## Excerpt provided

For some, college is where you start to figure out who you are and what you value. It is also where you can forge the deepest of bonds; the connections that don’t disintegrate when you find yourself deep in the shit years later. We’re talking help-move-a-body levels of depth. These bonds are the narrative thread that runs through the Lucia Aniello-written-and-directed Rough Night. It’s a tale of four college friends who, after years apart, gather in Miami for a bachelorette party only to have their plans upended by an accidental murder. There’s no major surprises in Rough Night, but that doesn’t stop it from being quite a bit of fun. Because if you need to cover up a murder, who better to help you then your college squad.
In 2006, Jessica (Scarlett Johansson) and Alice (Jillian Bell) are inseparable roommates at George Washington University, who are close with girlfriends Frankie (Ilana Glazer) and Blair (Zoë Kravitz). These are the bright days of costume parties, beer pong championships, and drunk suite-mates peeing in your room. (Ah, college.) Cut to ten years later, Jessica is running for the state senate in South Carolina, Alice is a teacher, Frankie is an activist, and Blair is, well, rich but separated. Recognizing that their present is nowhere near as fun as their past, Alice organizes a debauchery-filled weekend in Miami so they can celebrate Jessica’s upcoming wedding and maybe get the gang back on track. Tagging along is Pippa (Kate McKinnon), Jessica’s study abroad friend who seems to be edging Alice out. After drinking, dancing, and doing quite a bit of coke (seems to just float in the air in Miami), the girls retire to their rented house for late night snacks and a private dance. Unfortunately, things take a turn for the morbid when overzealous Alice accidentally kills their stripper, sending the girls into panic mode.
Now I know what you’re thinking, this sounds like 1998’s Very Bad Things by Peter Berg where something very similar takes place. This is not that movie. Very Bad Things is a dark comedy that challenged its audience with a profound moral exploration. Rough Night will barely challenge your gag reflex. It’s neither philosophically nor pharyngealicly challenging as the murder isn’t actually the narrative center, it’s merely the catalyst that gets the four girls to reengage each other in a meaningful way. Expanding the difference is that in Very Bad Things, the specter of getting caught loomed large whereas there’s not a single moment during Rough Night where the girls ever feel like they’re in danger of prosecution. At first, this seems like an extraordinary let-down for a film hyped around the idea of “girls behaving badly”, but as Aniello’s script is far more interested in exploring the girls and their relationships, it makes sense that the dead body storyline rapidly becomes secondary.

## Extracted entries
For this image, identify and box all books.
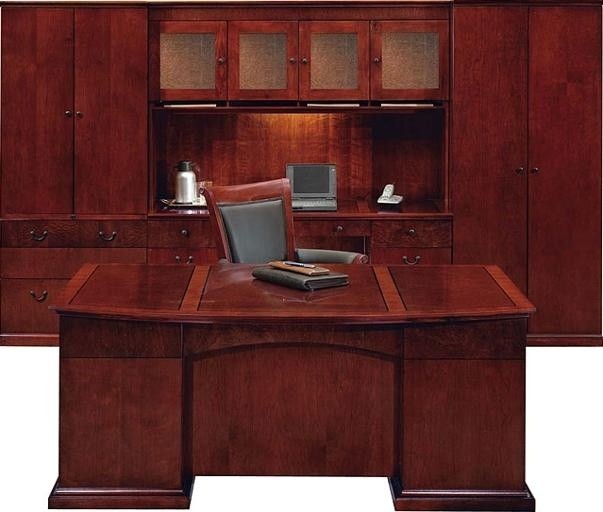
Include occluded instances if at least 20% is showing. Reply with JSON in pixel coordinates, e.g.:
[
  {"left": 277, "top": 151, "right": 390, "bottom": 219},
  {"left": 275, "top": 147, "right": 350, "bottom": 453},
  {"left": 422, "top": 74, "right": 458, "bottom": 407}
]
[{"left": 252, "top": 261, "right": 350, "bottom": 291}]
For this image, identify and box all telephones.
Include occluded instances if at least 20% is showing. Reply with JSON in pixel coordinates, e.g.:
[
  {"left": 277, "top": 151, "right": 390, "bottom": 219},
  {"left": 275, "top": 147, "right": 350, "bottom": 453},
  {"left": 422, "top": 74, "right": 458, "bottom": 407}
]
[{"left": 377, "top": 184, "right": 403, "bottom": 208}]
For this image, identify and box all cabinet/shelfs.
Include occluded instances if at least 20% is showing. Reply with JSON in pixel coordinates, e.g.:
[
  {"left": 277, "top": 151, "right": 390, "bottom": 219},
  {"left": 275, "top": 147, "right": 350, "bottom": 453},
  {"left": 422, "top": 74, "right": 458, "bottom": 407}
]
[
  {"left": 443, "top": 2, "right": 600, "bottom": 347},
  {"left": 0, "top": 216, "right": 145, "bottom": 346},
  {"left": 227, "top": 0, "right": 369, "bottom": 100},
  {"left": 1, "top": 1, "right": 166, "bottom": 218},
  {"left": 366, "top": 0, "right": 448, "bottom": 103},
  {"left": 146, "top": 219, "right": 452, "bottom": 267},
  {"left": 147, "top": 0, "right": 226, "bottom": 99}
]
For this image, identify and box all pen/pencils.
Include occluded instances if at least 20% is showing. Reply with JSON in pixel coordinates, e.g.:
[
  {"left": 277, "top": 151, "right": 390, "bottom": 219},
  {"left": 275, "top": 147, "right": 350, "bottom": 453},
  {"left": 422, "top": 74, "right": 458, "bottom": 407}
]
[{"left": 285, "top": 262, "right": 315, "bottom": 268}]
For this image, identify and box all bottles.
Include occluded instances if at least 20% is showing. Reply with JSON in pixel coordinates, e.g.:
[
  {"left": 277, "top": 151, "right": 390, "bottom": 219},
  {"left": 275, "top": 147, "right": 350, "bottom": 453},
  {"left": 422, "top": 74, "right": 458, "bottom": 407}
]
[{"left": 171, "top": 160, "right": 200, "bottom": 204}]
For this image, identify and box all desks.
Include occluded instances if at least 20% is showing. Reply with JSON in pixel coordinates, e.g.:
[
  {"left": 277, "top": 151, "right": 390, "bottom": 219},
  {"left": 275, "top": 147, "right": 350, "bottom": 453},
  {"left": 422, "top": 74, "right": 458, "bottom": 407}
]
[{"left": 50, "top": 258, "right": 540, "bottom": 508}]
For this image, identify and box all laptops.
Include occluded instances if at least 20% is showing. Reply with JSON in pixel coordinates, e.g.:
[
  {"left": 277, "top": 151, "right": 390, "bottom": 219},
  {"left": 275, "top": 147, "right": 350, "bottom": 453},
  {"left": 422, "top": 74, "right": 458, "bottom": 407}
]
[{"left": 286, "top": 162, "right": 337, "bottom": 211}]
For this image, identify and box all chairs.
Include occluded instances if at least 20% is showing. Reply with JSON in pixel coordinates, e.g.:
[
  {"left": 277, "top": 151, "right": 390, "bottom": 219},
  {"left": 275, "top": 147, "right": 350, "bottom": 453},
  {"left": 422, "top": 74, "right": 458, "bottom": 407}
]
[{"left": 202, "top": 178, "right": 369, "bottom": 266}]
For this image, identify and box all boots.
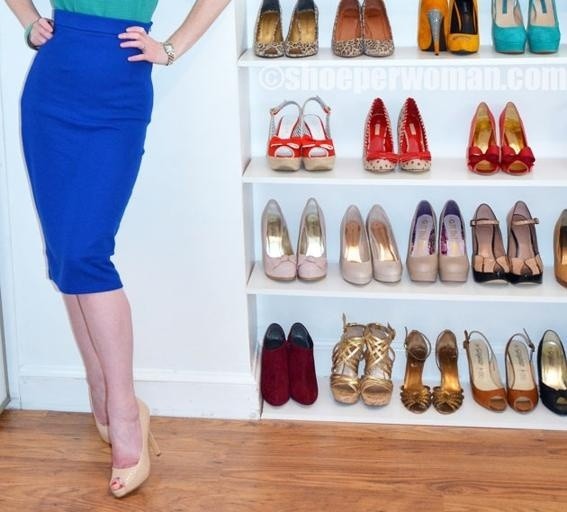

## Exercise details
According to the Rough Night review, which university do Jessica and Alice attend as roommates in 2006? These records were drawn from a separate source.

## Response
George Washington University.